PAGE -

* BEGIN *

What is Backorder? Definition, Challenge, Tips & Tools
What is Backorder?
A backorder is an order which you assure to fulfill despite not having the concerned item in the inventory. The promise includes a shipping date until which your customer agrees to wait. For instance, you are selling a product, and you get orders from three different customers. You only have seven items in stock while they want four items each. Under this situation, you cannot fulfill only one order and let the other three walk away disappointed, thus losing them to the competition. Instead, sending one item to each of them and assuring them that their remaining order will be fulfilled soon is a better option. This is known as back-ordering, and it is a prevalent practice in the e-commerce industry.
Customers also initiate backorders in many cases. For instance, if someone wants a huge quantity of chocolates on Christmas, they might order them at the end. They will prefer the order to be fulfilled on the 23rd of December, automatically translating to a backorder since you might have the required quantity for seasonal demands. This is an area where preordering falls into the backordering zone. With the number of online shoppers estimated to reach 2 billion in 2020, this situation is likely to become more common.
Reasons For Generating Backorders
For any organization, backordering pressurizes its supply chain and tests its responsiveness. It may occur due to a lack of control over parameters controlling the production process. Thus, the problem can arise at any stage of the production/ supply cycle. However, we are listing down the three most common reasons here for your ready reference:
- Unprecedented Surges In Demand
In many cases, it is difficult to accurately predict the surges in demand despite sophisticated sales forecasting. They are inevitable, and hence, online stores rely on predefined strategies to encash them optimally. However, for demand surges, your marketing, too, can be a probable reason. Endorsements like affiliate marketing or influencer marketing can trigger sudden requirements for your products, so keeping your marketing activities in tune with the supply chain is equally crucial to maintain optimal inventory levels.

* END *

EXTRACTED RECORDS -
* BEGIN *

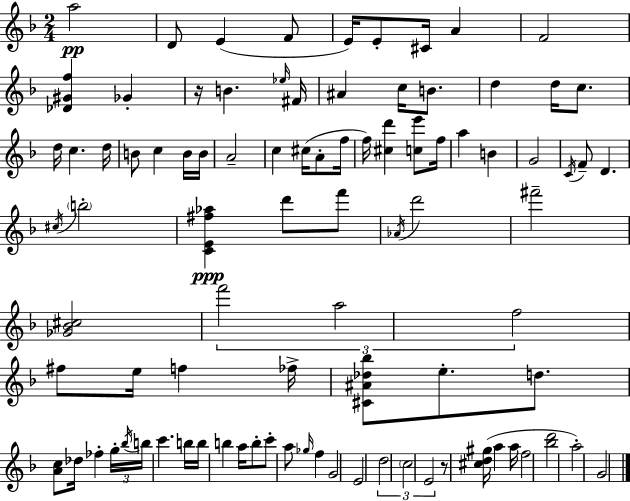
{
  \clef treble
  \numericTimeSignature
  \time 2/4
  \key d \minor
  \repeat volta 2 { a''2\pp | d'8 e'4( f'8 | e'16) e'8-. cis'16 a'4 | f'2 | \break <des' gis' f''>4 ges'4-. | r16 b'4. \grace { ees''16 } | fis'16 ais'4 c''16 b'8. | d''4 d''16 c''8. | \break d''16 c''4. | d''16 b'8 c''4 b'16 | b'16 a'2-- | c''4 cis''16( a'8-. | \break f''16 f''16) <cis'' d'''>4 <c'' e'''>8 | f''16 a''4 b'4 | g'2 | \acciaccatura { c'16 } f'8-- d'4. | \break \acciaccatura { cis''16 } \parenthesize b''2-. | <c' e' fis'' aes''>4\ppp d'''8 | f'''8 \acciaccatura { aes'16 } d'''2 | fis'''2-- | \break <ges' bes' cis''>2 | \tuplet 3/2 { f'''2 | a''2 | f''2 } | \break fis''8 e''16 f''4 | fes''16-> <cis' ais' des'' bes''>8 e''8.-. | d''8. <a' c''>8 des''16 fes''4-. | \tuplet 3/2 { g''16-. \acciaccatura { bes''16 } b''16 } c'''4. | \break b''16 b''16 b''4 | a''16 b''8-. c'''8-. a''8 | \grace { ges''16 } f''4 g'2 | e'2 | \break \tuplet 3/2 { d''2 | \parenthesize c''2 | e'2 } | r8 | \break <cis'' d'' gis''>16( a''4 a''16 f''2 | <bes'' d'''>2 | a''2-.) | g'2 | \break } \bar "|."
}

* END *

WORK TO COMPLETE -
1 - According to the backorder page, how many online shoppers were estimated for 2020?
2 - Rewrite the notation in the sheet-music row with every "\break" changed to "\pageBreak" and everything else unchanged, leaving out the picture.
The backorder page and the rows of notation come from different sources.

ANSWER LIST -
1 - 2 billion

2 -
{
  \clef treble
  \numericTimeSignature
  \time 2/4
  \key d \minor
  \repeat volta 2 { a''2\pp | d'8 e'4( f'8 | e'16) e'8-. cis'16 a'4 | f'2 | \pageBreak <des' gis' f''>4 ges'4-. | r16 b'4. \grace { ees''16 } | fis'16 ais'4 c''16 b'8. | d''4 d''16 c''8. | \pageBreak d''16 c''4. | d''16 b'8 c''4 b'16 | b'16 a'2-- | c''4 cis''16( a'8-. | \pageBreak f''16 f''16) <cis'' d'''>4 <c'' e'''>8 | f''16 a''4 b'4 | g'2 | \acciaccatura { c'16 } f'8-- d'4. | \pageBreak \acciaccatura { cis''16 } \parenthesize b''2-. | <c' e' fis'' aes''>4\ppp d'''8 | f'''8 \acciaccatura { aes'16 } d'''2 | fis'''2-- | \pageBreak <ges' bes' cis''>2 | \tuplet 3/2 { f'''2 | a''2 | f''2 } | \pageBreak fis''8 e''16 f''4 | fes''16-> <cis' ais' des'' bes''>8 e''8.-. | d''8. <a' c''>8 des''16 fes''4-. | \tuplet 3/2 { g''16-. \acciaccatura { bes''16 } b''16 } c'''4. | \pageBreak b''16 b''16 b''4 | a''16 b''8-. c'''8-. a''8 | \grace { ges''16 } f''4 g'2 | e'2 | \pageBreak \tuplet 3/2 { d''2 | \parenthesize c''2 | e'2 } | r8 | \pageBreak <cis'' d'' gis''>16( a''4 a''16 f''2 | <bes'' d'''>2 | a''2-.) | g'2 | \pageBreak } \bar "|."
}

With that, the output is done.